🤖 AI Summary
This paper addresses key challenges in deploying Transformer-based ranking models at scale in industrial settings—namely, high engineering overhead, heavy reliance on handcrafted features, and the trade-off between recommendation diversity and accuracy. To this end, we propose LiGR, LinkedIn’s proprietary ranking framework. Its core contributions are threefold: (1) a set-wise joint attention mechanism that enables end-to-end scoring of candidate items conditioned on user history, achieving automatic diversity optimization for the first time in production-scale ranking; (2) learnable normalization and single-pass user history encoding, eliminating hundreds of engineered features and attaining superior performance using only raw behavioral signals; and (3) empirical validation of scaling laws for ranking models, demonstrating consistent gains with larger architectures, longer contexts, and increased training data. Online A/B tests show statistically significant improvements in both click-through rate and recommendation diversity, and LiGR has been deployed across LinkedIn’s full-fledged recommendation system.
📝 Abstract
We present LiGR, a large-scale ranking framework developed at LinkedIn that brings state-of-the-art transformer-based modeling architectures into production.
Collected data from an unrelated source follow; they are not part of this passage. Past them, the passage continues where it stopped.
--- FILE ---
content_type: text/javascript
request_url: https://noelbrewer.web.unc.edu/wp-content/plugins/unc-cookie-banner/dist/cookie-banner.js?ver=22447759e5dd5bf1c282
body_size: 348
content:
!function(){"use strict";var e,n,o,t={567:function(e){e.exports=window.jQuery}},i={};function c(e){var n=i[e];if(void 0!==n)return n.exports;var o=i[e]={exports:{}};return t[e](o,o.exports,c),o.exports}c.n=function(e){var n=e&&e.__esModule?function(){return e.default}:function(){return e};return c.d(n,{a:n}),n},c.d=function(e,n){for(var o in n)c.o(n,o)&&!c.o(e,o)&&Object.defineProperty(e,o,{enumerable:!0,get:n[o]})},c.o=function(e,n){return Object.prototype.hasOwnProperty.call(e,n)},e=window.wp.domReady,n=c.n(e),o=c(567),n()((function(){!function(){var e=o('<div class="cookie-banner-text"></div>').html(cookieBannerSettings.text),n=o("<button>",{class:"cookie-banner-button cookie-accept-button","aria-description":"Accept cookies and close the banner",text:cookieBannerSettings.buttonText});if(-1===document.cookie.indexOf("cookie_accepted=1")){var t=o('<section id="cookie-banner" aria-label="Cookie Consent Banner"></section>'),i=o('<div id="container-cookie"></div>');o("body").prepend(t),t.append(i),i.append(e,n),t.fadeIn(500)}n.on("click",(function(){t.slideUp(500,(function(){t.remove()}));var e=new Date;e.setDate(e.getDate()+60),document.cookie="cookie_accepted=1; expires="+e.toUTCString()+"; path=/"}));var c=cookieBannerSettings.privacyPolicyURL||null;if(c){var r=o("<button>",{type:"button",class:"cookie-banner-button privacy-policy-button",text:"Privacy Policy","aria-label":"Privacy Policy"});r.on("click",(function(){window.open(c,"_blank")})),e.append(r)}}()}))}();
We introduce a modified transformer architecture that incorporates learned normalization and simultaneous set-wise attention to user history and ranked items. This architecture enables several breakthrough achievements, including: (1) the deprecation of most manually designed feature engineering, outperforming the prior state-of-the-art system using only few features (compared to hundreds in the baseline), (2) validation of the scaling law for ranking systems, showing improved performance with larger models, more training data, and longer context sequences, and (3) simultaneous joint scoring of items in a set-wise manner, leading to automated improvements in diversity. To enable efficient serving of large ranking models, we describe techniques to scale inference effectively using single-pass processing of user history and set-wise attention. We also summarize key insights from various ablation studies and A/B tests, highlighting the most impactful technical approaches.